第9話 沈むまで

 はじまりの魔力は、海水だったと言う。

 生命の海。それならば生命を維持するための力を生んだのがそれだと言うのもどこか、納得できる話だろう。


 ごぽっ、と気泡を口から吐いた。虚ろな意識の中海を漂う。心配なことは、ない。ないんだ。ない、はずなんだ。


「…………可哀想」


 子供が立っていた。ウサギのぬいぐるみを抱き締めて、もうそんな年でもない癖に、甘えるように彼女はそれを持っている。

 白い部屋の入り口に立つ彼女を見た胡蝶は、もう面倒くさくて抱きかかえた膝に額を戻した。
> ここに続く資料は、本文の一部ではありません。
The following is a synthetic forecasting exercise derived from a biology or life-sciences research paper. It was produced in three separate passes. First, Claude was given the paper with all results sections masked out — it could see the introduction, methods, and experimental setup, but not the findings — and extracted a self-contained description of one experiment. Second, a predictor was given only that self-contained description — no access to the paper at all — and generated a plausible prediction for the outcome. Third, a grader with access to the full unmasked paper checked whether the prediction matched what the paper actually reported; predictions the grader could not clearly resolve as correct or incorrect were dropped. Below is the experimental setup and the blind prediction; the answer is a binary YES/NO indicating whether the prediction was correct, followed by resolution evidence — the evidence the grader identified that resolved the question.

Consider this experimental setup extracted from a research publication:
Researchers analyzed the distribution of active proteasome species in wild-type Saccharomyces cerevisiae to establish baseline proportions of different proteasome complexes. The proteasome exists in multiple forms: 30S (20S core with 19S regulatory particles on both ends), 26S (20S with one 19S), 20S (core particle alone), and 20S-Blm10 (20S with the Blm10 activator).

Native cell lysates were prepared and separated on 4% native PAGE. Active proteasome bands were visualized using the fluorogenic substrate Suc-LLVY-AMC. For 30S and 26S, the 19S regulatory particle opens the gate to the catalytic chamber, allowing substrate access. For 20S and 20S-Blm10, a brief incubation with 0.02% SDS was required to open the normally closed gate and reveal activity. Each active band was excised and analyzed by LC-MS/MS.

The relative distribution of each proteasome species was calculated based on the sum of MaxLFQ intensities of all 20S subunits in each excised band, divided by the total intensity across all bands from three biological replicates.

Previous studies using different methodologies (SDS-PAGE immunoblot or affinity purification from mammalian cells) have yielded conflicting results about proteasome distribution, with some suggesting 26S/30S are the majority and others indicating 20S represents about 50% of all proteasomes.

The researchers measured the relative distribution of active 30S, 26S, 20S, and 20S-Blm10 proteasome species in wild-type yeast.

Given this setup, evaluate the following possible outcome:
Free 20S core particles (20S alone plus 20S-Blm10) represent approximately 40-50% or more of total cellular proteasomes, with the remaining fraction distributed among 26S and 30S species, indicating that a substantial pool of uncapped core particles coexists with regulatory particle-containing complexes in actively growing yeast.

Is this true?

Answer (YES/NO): YES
「海の中じゃあ魔法は使えないわ。海水全てが魔力そのもののようだもの。ましてやここは異界……守るための気泡も、いつまでもは持たないわ」

「…………いいよ、どうせ。最初から決まってたことだよ」

「また、死ぬの?」

「はっ。今更死ぬのが怖いとでも、言うつもり?」


 大丈夫。

 慣れてるから。


 いつも一人で死ぬ。ひとりぼっち、暗いところに取り残されて死ぬ。死ぬ。死ぬ。だから死ぬのなんて平気だ。


「痛いのに」

「痛くない」

「悲しいのに」

「悲しくない」

「でも、私、苦しいの」

「苦しさなんて、もう麻痺するくらい味わったのに……今さら、痛いなんて」


 胡蝶の答えに少女は躊躇う。だからそれを嗤ってやった。彼女は、それに悲しそうに俯く。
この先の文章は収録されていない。